Great American Race Reflection

I decided to add some gamification to Westward Expansion. Students are put into teams and are working to accumulate the necessary supplies for a Westward trip. We are going to have some Side Quest options to earn more supplies, and I have supplies hidden around the school. Supplies include: blankets, food, fire, Guidebooks, cooking utensils, money, maps, etc… However, some of the supplies are a trap. For example, the Donner Party had a bad guidebook that led them astray en route to California. As a result, one of my guidebooks is a trap. Here is my website I put together.

I began the unit today with the Great American Race EduProtocol. “This sounds easy. All we have to do is Google stuff?” – This is usually the quote when I explain the first Great American Race EduProtocol rep. Fast forward to our third rep of the year and the students are asking this question, “Can we have a word bank?” Students quickly learn there’s more to creating clues and researching answers with Google.

My first class I ran a Quizizz, ran a Great American Race, and then a Quizizz again.
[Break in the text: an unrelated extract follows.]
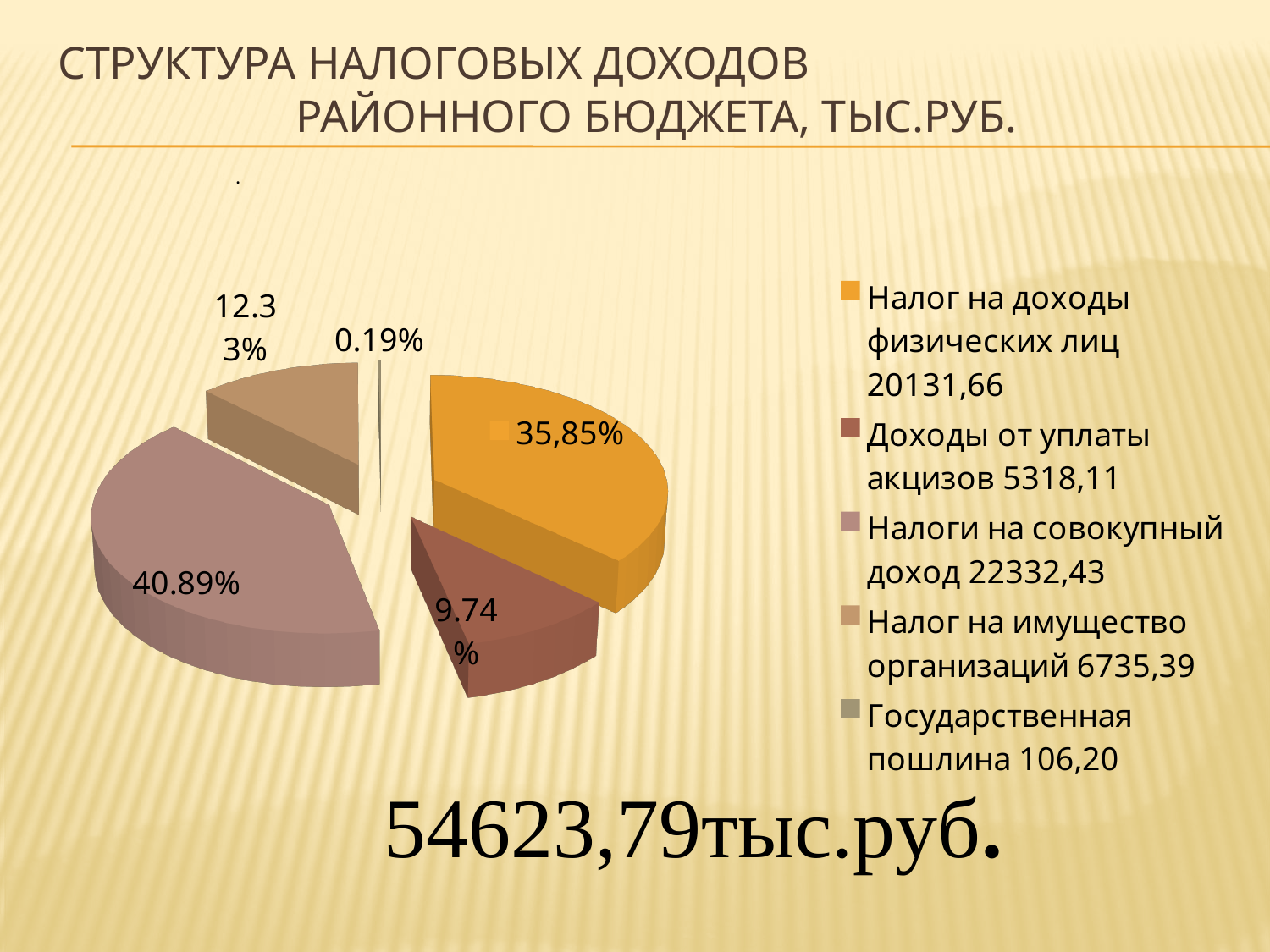
Which category has the smallest slice of the pie? Государственная пошлина What share of the pie does "Государственная пошлина" take? 0.19% What value (тыс.руб.) does the legend give for "Налог на имущество организаций"? 6735,39 What share of the pie does "Налог на доходы физических лиц" take? 35,85% What total amount is printed below the chart? 54623,79тыс.руб. How many slices does the pie chart have? 5 How many entries does the legend list? 5 What share of the pie does "Доходы от уплаты акцизов" take? 9.74% Which is larger: the slice for "Налог на имущество организаций" or the slice for "Доходы от уплаты акцизов"? Налог на имущество организаций What kind of chart is shown on the slide? Pie chart Which category has the largest slice of the pie? Налоги на совокупный доход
Here are the Great American Race instructions if you are familiar:

  1. Create an index card with a number on one side and a vocab term on the other side.
  2. The vocab term is the “answer” and instruct students to keep it a secret.
  3. Students had 10 minutes to design their own slide – add the card number to the slide, add clues for the vocab term, and a picture.
  4. To determine the amount of clues to add to the slide, I make it interesting and have 1 student roll a dice.
  5. As students work, I copy their slides, in order, to a large slide deck.
  6. I give feedback as they do this.
  7. Then students have the rest of time to figure out the answer for each slide. I give each students (sometimes each group) 1 paper with answer blanks.

Here are the Great American Race slides:

That’s it. The Great American race. In my opinion, though, my first period setup didn’t produce desirable results. Something needed to change. I opened up Explore Like a Pirate by Michael Matera and began the next class with some Graffiti.

Graffiti

Students walked into the classroom and saw textbooks laying on the desks. “What are these Mr. Moler?” “We haven’t used a textbook all year! I don’t like this.” I quickly correct the student(s), “We have used the textbook all year, you just didn’t realize it.”

I instructed the students to look at pages 276-315 – skim and preview. I had them find words they thought were important to understanding Westward Expansion. If students found a word, they had to raise their hand and I had to call on them to go. There were 2 catches:

  1. They couldn’t write the same words or phrases on the board.
  2. I added a “magic word” – a secret word that could instantly win the person who wrote it some money for their group. (Think of it like the secret word from Pee Wee’s PlayHouse show). The secret word was “Manifest Destiny” and every class had 1 student that wrote it.

Students had 6 minutes to skim and add words to the board. When we were finished, I summarized the information on the board and surprisingly, students listed 90% of the words I had on the Great American Race Cards. I took a picture of each board and added it to the picture to the Great American Race assignment as a word bank. THIS. WAS. AN. AWESOME. ADDITION. TO. GREAT. AMERICAN. RACE!!! Here are the boards:

This was such a fun element to add to the Great American Race. Students wanted a word bank and so they created their own and fun doing it. The Great American Race results were much better with a word bank and the eneggament was tons better as well. Unfortunately, I didn’t have time a for a Quizizz.